Une simple recherche Google permet de retrouver le texte original. Il a été publié dans le magazine Causeur, le 21 novembre 2008, et est signé de la main la journaliste Trudi Kohl. Premier enseignement à la lecture du texte : il ne s’agit pas d’une interview de Simone Veil. Ce ne sont donc pas des propos rapportés.
Ensuite, le ton de l’article ne laisse guère place aux doutes. La journaliste propose ici un texte satirique où elle imagine, moqueuse, l’accession de Simone Veil à l’Académie française : « On n’hésitera pas à se procurer sa remarquable autobiographie [celle de Simone Veil, ndlr], parue sous le nom assez surprenant de : Une vie. Le lecteur en consultera notamment la traduction anglaise qui seule sait parfaitement rendre le style inimitable de la nouvelle académicienne : « François Bayrou is an asshole. »

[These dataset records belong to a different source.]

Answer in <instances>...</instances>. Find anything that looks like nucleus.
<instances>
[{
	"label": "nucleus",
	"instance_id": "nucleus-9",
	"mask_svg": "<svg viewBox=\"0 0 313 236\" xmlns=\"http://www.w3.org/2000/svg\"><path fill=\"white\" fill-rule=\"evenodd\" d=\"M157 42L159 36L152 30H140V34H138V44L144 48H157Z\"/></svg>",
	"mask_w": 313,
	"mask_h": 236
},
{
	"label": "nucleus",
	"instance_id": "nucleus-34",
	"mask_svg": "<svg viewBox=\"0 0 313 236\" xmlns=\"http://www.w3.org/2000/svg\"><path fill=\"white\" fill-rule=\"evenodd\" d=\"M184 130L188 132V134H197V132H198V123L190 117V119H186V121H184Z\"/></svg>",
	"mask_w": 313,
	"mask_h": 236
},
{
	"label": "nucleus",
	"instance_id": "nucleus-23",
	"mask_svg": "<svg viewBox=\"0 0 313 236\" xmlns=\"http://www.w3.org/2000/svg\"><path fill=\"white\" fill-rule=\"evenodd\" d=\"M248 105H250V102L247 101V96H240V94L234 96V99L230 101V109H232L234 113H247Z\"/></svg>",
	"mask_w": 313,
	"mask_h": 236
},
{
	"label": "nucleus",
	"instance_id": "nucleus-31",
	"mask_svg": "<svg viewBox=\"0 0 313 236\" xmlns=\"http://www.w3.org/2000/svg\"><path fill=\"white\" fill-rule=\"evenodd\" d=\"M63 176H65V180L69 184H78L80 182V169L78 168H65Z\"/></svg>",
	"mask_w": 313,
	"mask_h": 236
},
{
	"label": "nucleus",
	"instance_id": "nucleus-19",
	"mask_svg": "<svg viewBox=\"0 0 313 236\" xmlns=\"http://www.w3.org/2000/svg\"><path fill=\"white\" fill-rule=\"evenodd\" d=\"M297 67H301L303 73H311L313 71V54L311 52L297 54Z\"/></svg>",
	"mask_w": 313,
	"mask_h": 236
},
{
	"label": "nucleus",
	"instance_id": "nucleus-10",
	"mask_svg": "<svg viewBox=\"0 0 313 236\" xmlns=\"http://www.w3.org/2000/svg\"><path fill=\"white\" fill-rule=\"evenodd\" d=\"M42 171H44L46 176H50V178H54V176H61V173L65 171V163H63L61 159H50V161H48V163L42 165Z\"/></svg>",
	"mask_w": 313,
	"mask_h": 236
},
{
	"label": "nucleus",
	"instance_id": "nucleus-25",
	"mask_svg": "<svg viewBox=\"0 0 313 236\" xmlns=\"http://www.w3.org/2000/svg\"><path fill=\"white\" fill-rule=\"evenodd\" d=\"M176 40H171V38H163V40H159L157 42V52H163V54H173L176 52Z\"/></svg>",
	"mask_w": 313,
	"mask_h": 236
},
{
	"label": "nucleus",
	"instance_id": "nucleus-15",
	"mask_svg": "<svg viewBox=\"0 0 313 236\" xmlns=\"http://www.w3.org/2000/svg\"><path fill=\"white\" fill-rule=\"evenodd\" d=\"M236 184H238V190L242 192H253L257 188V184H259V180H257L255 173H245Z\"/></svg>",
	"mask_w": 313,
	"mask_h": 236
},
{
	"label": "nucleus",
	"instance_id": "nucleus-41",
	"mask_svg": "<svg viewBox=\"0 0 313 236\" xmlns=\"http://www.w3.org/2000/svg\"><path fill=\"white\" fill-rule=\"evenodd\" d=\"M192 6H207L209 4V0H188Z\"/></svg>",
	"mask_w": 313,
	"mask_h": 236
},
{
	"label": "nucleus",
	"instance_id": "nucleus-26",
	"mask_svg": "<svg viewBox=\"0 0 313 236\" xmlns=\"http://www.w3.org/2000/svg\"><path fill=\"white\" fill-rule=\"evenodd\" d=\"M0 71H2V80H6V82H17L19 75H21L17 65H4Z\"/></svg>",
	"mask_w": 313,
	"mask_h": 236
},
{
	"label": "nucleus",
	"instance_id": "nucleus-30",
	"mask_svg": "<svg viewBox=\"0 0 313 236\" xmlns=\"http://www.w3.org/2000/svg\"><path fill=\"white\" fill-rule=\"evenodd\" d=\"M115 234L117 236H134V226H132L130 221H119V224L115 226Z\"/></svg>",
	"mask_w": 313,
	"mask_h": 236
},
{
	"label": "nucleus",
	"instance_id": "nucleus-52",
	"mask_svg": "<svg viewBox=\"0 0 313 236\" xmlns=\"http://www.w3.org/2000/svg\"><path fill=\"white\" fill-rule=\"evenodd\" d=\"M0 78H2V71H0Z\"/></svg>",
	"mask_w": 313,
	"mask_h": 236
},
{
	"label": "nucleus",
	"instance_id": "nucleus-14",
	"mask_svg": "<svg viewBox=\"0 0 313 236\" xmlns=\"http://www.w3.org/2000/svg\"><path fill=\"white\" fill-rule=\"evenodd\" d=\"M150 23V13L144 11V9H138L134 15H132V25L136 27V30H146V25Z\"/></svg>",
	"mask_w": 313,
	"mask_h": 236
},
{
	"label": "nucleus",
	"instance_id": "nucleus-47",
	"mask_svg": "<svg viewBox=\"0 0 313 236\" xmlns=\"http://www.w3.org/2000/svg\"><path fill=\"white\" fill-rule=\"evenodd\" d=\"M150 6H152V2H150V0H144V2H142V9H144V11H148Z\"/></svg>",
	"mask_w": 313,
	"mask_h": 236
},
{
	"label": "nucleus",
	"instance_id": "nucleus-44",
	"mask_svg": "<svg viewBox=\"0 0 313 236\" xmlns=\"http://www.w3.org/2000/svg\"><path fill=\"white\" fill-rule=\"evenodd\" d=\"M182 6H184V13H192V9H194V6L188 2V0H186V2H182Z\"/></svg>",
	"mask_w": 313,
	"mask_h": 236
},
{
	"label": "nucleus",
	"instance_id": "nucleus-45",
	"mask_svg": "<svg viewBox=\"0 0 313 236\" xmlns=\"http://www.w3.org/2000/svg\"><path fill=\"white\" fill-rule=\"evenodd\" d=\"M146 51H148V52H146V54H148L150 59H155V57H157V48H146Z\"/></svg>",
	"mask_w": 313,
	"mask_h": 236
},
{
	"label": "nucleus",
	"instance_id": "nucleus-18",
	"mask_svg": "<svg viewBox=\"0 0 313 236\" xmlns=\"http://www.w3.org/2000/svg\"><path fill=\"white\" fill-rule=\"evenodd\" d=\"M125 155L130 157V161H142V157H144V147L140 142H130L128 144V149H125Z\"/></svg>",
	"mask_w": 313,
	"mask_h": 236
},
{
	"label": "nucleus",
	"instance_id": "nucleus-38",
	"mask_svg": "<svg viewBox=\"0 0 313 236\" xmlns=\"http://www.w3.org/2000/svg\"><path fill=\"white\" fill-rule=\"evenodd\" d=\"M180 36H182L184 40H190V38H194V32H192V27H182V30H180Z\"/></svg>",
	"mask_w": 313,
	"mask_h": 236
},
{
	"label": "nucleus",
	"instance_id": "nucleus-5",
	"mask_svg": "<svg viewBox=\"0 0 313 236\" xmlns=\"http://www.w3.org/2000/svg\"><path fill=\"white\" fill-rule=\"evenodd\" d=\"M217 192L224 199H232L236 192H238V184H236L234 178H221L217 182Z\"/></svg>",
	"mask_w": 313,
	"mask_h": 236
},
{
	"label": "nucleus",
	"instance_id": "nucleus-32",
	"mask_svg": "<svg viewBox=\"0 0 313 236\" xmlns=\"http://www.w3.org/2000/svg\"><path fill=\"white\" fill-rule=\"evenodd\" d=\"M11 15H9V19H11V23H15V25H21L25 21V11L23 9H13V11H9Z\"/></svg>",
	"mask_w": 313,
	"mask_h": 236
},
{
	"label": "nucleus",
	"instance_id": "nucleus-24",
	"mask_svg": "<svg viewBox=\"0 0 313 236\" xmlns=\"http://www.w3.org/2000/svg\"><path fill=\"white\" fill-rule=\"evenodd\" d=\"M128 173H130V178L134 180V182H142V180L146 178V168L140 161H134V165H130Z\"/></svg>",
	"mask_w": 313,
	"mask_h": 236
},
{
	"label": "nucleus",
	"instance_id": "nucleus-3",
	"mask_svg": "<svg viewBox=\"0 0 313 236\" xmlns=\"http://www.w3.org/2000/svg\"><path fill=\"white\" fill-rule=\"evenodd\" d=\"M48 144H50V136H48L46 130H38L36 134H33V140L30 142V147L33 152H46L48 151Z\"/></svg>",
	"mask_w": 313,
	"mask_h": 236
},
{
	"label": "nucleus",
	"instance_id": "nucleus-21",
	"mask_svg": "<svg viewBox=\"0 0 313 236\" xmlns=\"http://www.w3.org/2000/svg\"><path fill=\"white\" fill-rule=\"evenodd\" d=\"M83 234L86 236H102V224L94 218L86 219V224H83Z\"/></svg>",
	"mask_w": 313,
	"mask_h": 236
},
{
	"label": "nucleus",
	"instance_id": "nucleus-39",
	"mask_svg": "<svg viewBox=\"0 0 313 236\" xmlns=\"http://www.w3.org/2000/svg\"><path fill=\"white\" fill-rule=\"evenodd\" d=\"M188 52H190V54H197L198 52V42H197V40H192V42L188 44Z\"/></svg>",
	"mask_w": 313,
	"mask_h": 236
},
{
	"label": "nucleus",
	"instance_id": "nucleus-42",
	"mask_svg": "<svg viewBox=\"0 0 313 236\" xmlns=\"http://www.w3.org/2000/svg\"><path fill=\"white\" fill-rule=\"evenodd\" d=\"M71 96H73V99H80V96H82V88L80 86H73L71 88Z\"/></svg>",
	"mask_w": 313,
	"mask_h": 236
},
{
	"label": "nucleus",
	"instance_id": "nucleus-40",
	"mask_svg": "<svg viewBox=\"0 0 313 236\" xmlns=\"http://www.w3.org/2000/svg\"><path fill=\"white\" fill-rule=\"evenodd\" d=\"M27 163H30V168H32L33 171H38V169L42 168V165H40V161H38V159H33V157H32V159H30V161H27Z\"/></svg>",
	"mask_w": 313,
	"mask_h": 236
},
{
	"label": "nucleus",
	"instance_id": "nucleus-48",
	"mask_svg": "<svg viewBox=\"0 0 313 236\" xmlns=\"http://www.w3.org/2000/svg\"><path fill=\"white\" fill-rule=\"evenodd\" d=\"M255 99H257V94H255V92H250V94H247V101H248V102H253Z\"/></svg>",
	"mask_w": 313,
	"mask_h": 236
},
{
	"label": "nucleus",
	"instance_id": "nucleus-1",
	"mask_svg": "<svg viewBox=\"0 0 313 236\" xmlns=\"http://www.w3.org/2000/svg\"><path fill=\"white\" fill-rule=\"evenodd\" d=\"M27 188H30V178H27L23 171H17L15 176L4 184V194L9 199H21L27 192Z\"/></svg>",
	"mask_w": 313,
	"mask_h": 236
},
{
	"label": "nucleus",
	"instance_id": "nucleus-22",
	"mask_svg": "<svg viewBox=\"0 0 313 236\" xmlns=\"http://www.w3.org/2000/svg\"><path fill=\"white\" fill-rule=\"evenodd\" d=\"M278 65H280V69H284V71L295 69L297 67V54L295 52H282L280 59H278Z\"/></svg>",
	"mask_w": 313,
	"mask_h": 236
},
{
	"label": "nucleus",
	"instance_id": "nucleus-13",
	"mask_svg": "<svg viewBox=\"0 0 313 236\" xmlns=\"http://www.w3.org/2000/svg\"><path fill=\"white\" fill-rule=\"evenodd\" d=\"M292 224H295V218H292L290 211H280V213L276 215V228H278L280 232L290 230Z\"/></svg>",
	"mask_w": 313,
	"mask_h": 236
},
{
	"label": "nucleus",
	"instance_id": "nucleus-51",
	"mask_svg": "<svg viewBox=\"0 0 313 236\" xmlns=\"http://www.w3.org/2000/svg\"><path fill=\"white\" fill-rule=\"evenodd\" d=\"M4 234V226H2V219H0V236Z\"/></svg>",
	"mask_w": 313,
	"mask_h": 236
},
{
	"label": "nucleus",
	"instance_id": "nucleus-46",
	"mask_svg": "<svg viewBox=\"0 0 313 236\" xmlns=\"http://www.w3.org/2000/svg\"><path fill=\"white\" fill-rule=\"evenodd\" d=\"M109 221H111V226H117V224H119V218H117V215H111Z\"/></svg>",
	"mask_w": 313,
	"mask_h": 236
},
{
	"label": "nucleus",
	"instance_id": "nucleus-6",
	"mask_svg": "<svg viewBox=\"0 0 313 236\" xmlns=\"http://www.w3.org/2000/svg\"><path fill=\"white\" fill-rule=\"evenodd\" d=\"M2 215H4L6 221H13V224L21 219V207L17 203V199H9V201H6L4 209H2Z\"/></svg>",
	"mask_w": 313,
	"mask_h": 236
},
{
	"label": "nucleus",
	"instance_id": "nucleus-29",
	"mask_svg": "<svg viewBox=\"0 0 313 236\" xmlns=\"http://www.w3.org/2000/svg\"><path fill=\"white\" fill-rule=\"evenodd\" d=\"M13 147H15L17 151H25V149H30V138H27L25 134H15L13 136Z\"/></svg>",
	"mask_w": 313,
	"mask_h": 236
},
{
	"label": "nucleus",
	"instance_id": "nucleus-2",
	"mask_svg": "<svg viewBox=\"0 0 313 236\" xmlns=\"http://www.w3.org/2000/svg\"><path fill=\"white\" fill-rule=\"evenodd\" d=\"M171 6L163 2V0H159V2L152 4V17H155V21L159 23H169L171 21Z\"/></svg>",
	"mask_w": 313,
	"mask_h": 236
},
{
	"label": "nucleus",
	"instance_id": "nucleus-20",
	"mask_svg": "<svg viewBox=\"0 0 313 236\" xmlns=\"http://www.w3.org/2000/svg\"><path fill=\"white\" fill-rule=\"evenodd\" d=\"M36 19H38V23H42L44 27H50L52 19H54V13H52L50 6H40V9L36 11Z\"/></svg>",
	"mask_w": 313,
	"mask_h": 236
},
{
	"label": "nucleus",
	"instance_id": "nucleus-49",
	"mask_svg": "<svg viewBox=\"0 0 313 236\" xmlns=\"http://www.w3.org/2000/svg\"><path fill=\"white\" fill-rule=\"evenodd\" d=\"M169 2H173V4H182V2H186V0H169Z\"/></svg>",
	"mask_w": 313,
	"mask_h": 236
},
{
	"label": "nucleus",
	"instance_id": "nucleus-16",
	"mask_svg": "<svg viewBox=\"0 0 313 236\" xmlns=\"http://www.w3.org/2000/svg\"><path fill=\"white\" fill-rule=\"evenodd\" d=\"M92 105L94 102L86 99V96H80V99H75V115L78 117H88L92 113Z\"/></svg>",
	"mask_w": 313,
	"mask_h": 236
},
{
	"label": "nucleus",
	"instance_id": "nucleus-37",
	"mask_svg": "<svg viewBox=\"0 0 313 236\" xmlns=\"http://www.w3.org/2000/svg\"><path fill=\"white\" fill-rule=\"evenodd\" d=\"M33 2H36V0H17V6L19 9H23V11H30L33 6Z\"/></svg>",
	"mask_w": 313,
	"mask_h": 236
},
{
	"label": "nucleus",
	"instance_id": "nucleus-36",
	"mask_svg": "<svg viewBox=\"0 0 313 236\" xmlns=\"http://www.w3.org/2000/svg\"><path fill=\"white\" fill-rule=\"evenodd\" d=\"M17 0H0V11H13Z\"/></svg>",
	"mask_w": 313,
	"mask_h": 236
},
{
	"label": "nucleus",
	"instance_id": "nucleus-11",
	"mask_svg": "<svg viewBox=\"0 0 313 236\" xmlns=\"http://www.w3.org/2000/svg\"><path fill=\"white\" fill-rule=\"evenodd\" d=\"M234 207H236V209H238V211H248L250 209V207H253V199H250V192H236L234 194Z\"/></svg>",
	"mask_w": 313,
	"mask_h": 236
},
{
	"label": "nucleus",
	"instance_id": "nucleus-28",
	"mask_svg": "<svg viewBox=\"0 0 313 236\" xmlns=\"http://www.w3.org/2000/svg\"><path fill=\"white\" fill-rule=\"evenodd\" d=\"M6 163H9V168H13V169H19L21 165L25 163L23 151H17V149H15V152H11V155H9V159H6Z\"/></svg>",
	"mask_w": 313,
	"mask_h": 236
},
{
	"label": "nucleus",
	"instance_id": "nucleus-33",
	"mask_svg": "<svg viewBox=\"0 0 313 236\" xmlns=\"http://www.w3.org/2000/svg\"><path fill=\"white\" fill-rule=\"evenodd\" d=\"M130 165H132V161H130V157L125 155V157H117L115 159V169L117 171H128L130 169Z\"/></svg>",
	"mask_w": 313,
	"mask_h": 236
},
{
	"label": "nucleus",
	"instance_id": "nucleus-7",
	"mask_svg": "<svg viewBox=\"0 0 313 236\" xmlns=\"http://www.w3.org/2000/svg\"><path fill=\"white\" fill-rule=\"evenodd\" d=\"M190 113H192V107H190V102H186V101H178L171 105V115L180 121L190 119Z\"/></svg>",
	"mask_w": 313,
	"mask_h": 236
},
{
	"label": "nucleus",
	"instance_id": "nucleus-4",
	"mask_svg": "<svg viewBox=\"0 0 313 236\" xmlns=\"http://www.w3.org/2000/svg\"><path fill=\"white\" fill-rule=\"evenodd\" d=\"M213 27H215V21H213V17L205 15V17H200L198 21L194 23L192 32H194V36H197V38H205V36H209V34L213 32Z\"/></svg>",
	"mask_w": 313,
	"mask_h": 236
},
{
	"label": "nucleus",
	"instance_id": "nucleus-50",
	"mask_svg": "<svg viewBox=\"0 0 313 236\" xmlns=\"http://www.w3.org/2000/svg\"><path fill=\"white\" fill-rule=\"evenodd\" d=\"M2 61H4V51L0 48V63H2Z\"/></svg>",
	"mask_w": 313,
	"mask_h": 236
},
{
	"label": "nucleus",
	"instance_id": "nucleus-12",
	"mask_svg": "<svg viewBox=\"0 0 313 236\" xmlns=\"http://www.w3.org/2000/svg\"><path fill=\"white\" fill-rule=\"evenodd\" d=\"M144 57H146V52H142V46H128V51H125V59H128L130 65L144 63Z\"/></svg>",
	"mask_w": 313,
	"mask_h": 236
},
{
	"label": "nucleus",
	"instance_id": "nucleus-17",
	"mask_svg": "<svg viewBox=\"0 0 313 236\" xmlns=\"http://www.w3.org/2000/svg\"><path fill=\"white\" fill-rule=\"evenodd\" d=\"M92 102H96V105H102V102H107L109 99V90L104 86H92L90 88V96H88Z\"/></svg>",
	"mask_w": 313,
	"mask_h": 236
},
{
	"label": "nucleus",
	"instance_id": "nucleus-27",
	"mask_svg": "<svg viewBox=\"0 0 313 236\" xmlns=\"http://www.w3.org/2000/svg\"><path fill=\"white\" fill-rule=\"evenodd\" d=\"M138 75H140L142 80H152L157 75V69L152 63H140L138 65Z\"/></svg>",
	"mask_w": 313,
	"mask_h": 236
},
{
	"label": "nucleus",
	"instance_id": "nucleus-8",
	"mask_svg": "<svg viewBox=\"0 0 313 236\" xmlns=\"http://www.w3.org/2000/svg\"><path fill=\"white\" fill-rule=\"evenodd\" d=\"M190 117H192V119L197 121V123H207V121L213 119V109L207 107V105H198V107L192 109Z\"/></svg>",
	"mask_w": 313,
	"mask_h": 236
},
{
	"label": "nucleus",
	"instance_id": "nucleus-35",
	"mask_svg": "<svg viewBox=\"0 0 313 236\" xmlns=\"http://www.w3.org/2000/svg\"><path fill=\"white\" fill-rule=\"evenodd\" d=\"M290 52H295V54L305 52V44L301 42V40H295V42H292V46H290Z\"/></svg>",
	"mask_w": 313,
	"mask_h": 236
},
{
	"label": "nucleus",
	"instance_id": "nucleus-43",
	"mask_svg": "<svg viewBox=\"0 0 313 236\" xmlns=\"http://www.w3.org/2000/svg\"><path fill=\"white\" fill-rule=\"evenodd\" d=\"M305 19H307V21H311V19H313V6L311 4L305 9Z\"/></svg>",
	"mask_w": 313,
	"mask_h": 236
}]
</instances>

Ainsi, la photo prête à tort ces propos à Simone Veil. En revanche, on sait qu’elle ne portait pas François Bayrou dans son cœur. En mars 2007, en pleine campagne électorale, l’ex-magistrate ne mâchait pas ses mots à l’égard de celui qui finira, 18 ans plus tard, Premier ministre : « Il faut savoir choisir et Bayrou, c’est pire que tout », disait-elle. « Je connais tout son passé et ses trahisons successives ».
Selon Le Monde, la querelle remonte à 1995, lors de la qualification de Jacques Chirac au premier tour. Le très balladurien de l’époque François Bayrou lui avait annoncé qu’il appelait sur le champ le vainqueur. Elle aurait jugé indécent de se précipiter de la sorte « juste pour rester ministre de l’Éducation nationale et continuer à ne rien faire », écrivaient nos confrères.